*BRIEF 1*. In the cloud news roundup, update the section that begins at the words "The key stats" and stops after "little further back.", putting "tracking deployed models" wherever "monitoring models in production" appears.
*BRIEF 2*. Report each line of the records that contains the string "distance". Case counts.

-------- PASSAGE SHOWN --------

Workday, the provider of finance and HR-based enterprise apps, has selected Google Cloud as its ‘preferred cloud provider’. The companies promise an “exceptional public cloud experience” in the canned quote of co-CEO Chano Fernandez. This development may raise an eyebrow or two given Business Insider reported last month (subscription required) that Workday’s relationship with Amazon Web Services had ended. Workday clarified the situation in a blog post, saying it and Amazon ‘mutually agreed to discontinue Amazon’s Workday HCM deployment, with the potential to revisit it in the future.’ An AWS spokesperson is on record that a ‘number of significant teams within Amazon continue to use Workday.’

Stripe has, once again, hit the top of the Forbes Cloud 100. The list ranks the best privately-held companies across cloud platforms, infrastructure and software from expert opinion. Last year’s list saw data warehouse provider Snowflake take top spot – ending Stripe’s three-year stay at the summit – before weeks later whisking off to its IPO. The top five companies run the gamut of cloud applications; big data darling Databricks (#2), design software Canva (#3), Terraform arbiter HashiCorp (#4), and restaurant software provider Toast (#5). Take a look at the full list here.

Understanding… MLOps

MLOps is an emerging term which defines how organisations can run AI successfully through various cloud services and other software. As with DevOps, MLOps aims to apply DevOps principles to machine learning delivery, enabling collaboration between data science and operations departments. From a hyperscale cloud perspective, the most notable MLOps offerings today are AWS SageMaker, Azure ML and Google Vertex AI.

Two research reports explore the understanding of MLOps from both the developer/data scientist and the vendor perspective.

The first report comes from Valohai (link, no email required), an MLOps platform provider. The majority of the 100 respondents (33%) said their primary role was to build both models and infrastructure.

The key stats in understanding how engineers and organisations were utilising MLOps were around focus areas and tooling. The area with the biggest growth from this time last year was monitoring models in production. 31% of respondents cited it this time around, compared with 13% last time. This represents the most advanced capability; approximately 40% of those polled are interested in developing models for production use, and then deploying them to production, a little further back.

On the flip side, fewer respondents said they need to prove the potential of machine learning. ‘While being by no means exhaustive, the results support that teams have made strides towards MLOps in the past year, and implementing machine learning systems (as opposed to projects) is top of mind.’

So how are organisations productionising machine learning? Perhaps unsurprisingly, code repositories are the most popular area where tooling has been established, cited by more than 75% of respondents. 50% of those polled believe they have adequate tooling for machine learning pipelines, with 33% looking for a solution.

Elsewhere, a report from GigaOm (link, no client access required) concludes that Azure ML is the most enterprise-ready MLOps offering, ahead of AWS SageMaker and Google Vertex AI. The research explored enterprise time-to-value as the key metric, and tested each solution on ease of setup and use, MLOps workflow, security, governance, and automation. Overall, Azure ML scored 2.9 out of 3, SageMaker 2.5 and Vertex AI 1.9.

-------- WORKING DATA --------

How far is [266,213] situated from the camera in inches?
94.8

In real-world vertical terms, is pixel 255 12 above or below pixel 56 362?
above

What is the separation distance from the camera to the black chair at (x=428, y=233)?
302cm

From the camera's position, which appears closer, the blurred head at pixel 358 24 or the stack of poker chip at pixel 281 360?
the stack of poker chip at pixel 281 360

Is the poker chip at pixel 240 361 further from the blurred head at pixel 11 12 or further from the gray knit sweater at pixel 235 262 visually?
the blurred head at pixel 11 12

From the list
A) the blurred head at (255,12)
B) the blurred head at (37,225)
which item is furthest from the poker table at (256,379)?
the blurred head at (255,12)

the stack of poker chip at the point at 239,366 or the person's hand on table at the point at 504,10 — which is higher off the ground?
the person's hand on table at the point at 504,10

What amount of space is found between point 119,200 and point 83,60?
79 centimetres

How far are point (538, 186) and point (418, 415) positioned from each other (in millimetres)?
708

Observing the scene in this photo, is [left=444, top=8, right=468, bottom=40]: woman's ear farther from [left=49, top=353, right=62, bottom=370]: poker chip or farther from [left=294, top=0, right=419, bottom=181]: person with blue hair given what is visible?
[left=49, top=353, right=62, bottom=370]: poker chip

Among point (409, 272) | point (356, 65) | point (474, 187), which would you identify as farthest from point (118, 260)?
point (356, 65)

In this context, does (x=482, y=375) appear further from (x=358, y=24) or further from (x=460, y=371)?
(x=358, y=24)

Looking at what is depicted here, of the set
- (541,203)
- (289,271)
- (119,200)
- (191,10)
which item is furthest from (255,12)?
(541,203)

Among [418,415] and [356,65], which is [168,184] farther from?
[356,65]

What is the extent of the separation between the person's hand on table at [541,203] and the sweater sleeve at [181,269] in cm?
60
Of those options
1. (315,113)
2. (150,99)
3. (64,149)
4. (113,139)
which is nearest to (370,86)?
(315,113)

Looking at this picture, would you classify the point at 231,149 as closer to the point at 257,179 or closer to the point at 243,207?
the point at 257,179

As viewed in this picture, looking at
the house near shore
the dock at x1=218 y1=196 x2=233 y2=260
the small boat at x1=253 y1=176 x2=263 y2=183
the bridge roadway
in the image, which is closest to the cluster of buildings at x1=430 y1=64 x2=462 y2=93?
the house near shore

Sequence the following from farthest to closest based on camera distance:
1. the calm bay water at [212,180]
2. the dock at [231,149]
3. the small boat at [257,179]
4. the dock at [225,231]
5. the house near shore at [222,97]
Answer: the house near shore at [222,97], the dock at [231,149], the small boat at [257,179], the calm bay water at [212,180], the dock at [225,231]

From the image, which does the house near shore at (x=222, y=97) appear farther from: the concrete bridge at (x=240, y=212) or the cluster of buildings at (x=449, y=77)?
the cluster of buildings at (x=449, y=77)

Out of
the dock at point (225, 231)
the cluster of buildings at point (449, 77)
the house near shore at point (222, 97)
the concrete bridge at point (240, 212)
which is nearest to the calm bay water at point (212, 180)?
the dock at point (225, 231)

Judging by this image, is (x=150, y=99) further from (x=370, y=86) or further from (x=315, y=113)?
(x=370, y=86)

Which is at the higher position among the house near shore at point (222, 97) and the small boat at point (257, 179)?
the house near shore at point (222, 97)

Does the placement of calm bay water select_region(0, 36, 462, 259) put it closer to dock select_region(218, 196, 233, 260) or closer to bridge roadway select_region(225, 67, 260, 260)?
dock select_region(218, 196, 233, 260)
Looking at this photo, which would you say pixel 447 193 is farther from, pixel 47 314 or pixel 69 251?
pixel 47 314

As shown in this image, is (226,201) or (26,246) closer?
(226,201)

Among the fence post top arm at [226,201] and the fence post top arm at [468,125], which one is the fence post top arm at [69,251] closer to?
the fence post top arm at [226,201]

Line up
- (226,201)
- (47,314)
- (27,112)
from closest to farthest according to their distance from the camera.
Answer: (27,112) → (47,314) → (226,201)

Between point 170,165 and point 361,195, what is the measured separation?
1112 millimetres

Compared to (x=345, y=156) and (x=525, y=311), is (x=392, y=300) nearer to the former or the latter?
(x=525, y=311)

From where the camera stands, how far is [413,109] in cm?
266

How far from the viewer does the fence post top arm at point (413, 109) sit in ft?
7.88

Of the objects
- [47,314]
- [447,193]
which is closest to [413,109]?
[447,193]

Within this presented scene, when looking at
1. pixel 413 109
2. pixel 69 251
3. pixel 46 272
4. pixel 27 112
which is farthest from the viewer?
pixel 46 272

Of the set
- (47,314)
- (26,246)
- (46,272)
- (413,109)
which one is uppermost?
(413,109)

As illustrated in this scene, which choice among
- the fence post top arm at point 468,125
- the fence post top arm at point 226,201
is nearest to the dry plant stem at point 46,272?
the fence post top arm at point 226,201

--------

*RESULT 1*.
The key stats in understanding how engineers and organisations were utilising MLOps were around focus areas and tooling. The area with the biggest growth from this time last year was tracking deployed models. 31% of respondents cited it this time around, compared with 13% last time. This represents the most advanced capability; approximately 40% of those polled are interested in developing models for production use, and then deploying them to production, a little further back.

*RESULT 2*.
What is the separation distance from the camera to the black chair at (x=428, y=233)?
Sequence the following from farthest to closest based on camera distance:
from closest to farthest according to their distance from the camera.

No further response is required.